For the most part, any ideas, information, or language you borrow from a source—whether the source is in print or online—must be acknowledged by including an in-text citation and an entry in your list of works cited (MLA style) or references (APA style). The only types of information that do not require acknowledgment are common knowledge (for example, John F. Kennedy was assassinated in Dallas), facts widely available in many sources (U.S. presidents used to be inaugurated on March 4 rather than January 20), well-known quotations (“To be or not to be /That is the question”), and material you created or gathered yourself, such as photographs that you took or data from surveys that you conducted.
For more on citing sources in MLA and APA style, see Chapters 27 and 28.

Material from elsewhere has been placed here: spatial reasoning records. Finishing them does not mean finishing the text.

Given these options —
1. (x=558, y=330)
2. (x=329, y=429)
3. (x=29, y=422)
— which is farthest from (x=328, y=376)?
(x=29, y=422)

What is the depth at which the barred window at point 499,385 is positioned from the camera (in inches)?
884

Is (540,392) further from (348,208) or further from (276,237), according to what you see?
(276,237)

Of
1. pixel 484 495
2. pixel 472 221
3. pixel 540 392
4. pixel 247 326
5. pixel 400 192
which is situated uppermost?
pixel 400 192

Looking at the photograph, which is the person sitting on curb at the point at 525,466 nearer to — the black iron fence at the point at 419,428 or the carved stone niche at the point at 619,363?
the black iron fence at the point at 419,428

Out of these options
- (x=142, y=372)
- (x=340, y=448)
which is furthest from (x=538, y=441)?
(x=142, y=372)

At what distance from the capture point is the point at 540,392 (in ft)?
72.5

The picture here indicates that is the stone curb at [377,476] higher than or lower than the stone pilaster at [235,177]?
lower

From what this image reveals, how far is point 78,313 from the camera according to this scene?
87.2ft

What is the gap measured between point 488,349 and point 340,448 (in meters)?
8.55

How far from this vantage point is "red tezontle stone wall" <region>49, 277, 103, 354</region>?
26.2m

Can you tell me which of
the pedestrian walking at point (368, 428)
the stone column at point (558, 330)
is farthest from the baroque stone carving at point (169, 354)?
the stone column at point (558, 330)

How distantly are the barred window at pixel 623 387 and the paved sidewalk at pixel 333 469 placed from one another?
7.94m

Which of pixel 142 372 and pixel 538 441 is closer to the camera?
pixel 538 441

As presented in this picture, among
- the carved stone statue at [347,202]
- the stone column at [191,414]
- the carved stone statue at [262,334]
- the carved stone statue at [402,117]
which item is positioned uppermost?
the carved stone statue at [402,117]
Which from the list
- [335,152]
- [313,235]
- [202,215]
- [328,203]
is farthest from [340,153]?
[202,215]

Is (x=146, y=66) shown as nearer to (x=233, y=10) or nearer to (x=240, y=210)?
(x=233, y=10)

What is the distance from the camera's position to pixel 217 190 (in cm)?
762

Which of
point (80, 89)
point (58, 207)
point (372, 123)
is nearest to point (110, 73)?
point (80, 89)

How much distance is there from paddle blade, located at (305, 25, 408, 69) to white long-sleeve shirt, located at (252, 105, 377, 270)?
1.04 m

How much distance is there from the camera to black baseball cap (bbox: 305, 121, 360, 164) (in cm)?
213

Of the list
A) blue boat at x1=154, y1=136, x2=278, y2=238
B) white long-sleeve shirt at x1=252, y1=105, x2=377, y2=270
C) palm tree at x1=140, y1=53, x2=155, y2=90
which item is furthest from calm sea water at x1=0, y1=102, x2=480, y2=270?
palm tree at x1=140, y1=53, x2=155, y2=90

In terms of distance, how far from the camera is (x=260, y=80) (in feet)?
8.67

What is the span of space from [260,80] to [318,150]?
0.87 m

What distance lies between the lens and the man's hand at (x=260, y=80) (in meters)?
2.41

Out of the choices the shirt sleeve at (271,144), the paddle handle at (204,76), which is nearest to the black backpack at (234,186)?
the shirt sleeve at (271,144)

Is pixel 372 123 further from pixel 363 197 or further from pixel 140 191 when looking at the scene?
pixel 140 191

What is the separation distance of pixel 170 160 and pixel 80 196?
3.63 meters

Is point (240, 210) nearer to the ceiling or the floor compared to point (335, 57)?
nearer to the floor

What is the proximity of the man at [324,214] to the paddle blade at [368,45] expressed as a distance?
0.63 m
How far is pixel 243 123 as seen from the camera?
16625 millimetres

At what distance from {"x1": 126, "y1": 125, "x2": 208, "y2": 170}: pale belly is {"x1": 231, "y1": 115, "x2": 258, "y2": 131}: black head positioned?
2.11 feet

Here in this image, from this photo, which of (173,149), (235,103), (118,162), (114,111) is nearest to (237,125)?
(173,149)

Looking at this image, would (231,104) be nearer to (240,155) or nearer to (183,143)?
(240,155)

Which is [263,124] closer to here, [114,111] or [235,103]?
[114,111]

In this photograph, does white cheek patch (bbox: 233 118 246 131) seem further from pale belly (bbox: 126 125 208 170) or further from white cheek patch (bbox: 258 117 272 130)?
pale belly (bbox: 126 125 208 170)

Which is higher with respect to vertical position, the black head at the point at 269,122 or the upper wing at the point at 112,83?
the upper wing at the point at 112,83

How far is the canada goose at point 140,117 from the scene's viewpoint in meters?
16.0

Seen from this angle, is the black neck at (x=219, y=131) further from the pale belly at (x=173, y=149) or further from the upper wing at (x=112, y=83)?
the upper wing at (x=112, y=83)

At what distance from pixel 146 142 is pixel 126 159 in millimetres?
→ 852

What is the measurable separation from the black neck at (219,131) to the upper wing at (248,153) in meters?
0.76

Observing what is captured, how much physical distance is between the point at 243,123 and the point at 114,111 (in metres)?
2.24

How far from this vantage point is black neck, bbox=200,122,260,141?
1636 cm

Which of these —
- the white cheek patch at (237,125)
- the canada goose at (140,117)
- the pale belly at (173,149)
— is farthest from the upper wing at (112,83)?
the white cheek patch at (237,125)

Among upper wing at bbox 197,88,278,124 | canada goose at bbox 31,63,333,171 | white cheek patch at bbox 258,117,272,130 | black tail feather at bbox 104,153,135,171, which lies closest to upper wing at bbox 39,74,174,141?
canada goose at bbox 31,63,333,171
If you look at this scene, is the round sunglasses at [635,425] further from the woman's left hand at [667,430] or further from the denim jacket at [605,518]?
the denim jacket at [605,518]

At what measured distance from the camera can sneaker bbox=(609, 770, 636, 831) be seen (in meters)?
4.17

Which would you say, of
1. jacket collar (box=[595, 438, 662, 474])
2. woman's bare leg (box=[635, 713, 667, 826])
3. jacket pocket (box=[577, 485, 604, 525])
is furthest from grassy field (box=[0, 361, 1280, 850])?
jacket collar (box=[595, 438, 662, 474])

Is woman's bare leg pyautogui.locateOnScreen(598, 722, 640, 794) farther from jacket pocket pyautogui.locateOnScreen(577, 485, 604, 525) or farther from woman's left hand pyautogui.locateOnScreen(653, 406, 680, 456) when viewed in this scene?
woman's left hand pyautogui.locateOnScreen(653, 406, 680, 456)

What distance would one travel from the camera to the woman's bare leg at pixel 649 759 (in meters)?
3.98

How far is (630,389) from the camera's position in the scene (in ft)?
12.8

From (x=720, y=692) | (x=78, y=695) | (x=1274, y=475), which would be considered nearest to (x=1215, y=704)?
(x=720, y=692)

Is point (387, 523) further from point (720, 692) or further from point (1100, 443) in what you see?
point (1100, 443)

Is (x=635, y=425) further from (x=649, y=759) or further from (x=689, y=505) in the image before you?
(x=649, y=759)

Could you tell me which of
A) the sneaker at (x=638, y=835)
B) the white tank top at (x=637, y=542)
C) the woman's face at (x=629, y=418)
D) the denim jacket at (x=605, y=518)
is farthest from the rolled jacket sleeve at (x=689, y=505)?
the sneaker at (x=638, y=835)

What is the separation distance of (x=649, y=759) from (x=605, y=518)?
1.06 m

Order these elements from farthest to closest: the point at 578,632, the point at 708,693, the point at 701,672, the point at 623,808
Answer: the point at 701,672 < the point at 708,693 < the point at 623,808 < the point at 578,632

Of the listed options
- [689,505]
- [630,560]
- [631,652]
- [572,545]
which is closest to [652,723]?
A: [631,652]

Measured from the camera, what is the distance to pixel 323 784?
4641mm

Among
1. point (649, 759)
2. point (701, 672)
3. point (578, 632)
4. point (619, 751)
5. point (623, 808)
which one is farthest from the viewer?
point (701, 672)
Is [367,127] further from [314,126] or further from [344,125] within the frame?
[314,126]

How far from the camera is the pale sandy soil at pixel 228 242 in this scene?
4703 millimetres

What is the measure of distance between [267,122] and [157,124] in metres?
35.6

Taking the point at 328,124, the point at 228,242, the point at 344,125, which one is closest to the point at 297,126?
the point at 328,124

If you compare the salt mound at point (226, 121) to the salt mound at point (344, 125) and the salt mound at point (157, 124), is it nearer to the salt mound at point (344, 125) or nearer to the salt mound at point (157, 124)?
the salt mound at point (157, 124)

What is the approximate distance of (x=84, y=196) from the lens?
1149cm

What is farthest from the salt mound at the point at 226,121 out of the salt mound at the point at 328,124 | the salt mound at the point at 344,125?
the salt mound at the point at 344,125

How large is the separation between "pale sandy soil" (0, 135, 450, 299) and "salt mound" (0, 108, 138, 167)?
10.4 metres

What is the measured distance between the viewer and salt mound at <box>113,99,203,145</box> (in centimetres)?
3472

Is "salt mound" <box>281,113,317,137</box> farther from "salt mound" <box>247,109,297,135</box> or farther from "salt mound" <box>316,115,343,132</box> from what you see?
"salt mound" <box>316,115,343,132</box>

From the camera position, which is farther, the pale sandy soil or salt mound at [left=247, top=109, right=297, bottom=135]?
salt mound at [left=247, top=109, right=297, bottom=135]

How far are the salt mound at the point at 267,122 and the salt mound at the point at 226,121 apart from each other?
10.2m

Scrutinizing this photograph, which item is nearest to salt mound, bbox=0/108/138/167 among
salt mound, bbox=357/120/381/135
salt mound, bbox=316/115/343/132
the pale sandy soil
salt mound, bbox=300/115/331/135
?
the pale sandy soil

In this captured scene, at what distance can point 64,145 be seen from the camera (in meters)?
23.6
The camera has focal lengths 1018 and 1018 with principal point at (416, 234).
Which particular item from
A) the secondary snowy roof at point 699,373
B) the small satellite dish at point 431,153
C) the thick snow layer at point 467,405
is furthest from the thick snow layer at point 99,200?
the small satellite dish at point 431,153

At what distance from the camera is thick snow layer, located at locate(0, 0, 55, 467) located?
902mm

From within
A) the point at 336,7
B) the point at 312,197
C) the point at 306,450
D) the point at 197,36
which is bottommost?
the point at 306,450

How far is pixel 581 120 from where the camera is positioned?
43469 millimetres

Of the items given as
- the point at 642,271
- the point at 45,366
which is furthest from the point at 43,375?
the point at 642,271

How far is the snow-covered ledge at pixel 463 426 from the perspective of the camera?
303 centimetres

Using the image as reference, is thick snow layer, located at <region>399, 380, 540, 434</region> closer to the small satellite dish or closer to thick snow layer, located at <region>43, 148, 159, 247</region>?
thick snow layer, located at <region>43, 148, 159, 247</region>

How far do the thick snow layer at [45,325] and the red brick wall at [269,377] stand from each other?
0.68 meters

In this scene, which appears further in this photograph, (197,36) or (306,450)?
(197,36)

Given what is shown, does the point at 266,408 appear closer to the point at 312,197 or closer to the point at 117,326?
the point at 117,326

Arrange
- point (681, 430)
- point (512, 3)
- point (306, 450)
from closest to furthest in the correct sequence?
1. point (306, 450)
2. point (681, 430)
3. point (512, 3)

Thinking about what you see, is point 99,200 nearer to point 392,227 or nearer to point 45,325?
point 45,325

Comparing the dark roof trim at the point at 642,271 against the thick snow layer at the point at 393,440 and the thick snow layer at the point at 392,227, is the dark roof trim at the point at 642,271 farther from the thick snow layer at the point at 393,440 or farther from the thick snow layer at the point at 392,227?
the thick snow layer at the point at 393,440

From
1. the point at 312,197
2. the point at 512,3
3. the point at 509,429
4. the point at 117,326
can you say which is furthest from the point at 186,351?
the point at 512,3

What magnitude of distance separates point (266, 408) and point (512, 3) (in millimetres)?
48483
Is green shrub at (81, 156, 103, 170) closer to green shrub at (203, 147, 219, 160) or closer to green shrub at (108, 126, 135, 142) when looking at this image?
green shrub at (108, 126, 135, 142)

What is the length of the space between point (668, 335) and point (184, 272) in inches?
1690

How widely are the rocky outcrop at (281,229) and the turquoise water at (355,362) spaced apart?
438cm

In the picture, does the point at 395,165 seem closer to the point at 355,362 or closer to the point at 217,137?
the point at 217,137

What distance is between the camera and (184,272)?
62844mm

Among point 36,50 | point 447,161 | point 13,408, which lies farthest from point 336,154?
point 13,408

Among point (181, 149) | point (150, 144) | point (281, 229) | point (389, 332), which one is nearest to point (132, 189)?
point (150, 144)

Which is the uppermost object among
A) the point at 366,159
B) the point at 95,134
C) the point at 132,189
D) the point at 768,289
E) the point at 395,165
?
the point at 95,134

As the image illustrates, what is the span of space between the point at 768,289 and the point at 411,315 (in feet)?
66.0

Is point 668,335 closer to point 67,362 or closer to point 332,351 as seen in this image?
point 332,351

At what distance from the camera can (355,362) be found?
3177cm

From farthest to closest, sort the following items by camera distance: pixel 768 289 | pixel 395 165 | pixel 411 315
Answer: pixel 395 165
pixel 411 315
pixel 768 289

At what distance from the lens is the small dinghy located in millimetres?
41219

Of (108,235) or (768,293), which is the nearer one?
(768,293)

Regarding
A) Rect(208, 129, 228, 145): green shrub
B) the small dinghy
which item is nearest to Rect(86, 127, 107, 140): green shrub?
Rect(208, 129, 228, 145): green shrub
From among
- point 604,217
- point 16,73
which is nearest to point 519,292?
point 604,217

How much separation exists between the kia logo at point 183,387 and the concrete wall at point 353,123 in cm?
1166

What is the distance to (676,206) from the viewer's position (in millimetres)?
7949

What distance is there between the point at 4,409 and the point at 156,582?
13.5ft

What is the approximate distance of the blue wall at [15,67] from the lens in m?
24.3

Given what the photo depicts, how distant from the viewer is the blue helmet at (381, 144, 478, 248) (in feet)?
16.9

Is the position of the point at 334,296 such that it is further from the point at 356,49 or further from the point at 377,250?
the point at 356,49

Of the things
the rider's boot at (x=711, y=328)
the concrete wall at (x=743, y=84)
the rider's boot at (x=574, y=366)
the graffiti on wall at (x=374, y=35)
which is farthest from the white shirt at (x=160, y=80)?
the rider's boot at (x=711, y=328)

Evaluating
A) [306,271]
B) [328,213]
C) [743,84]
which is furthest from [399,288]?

Remember that you need to acknowledge the source of any visual (photograph, table, chart, graph, diagram, drawing, map, screen shot) that you did not create yourself as well as the source of any information that you used to create your own visual. (You should also request permission from the source of a visual if your essay is going to be posted online without password protection.) When in doubt about whether you need to acknowledge a source, do so.
The documentation guidelines in the next two chapters present two styles for citing sources: MLA and APA. Whichever style you use, the most important thing is that your readers be able to tell where words or ideas that are not your own begin and end. You can accomplish this most readily by taking and transcribing notes carefully, by placing parenthetical source citations correctly, and by separating your words from those of the source with signal phrases such as “According to Smith,” “Peters claims,” and “As Olmos asserts.” (When you cite a source for the first time in a signal phrase, use the author’s full name; after that, use just the last name.)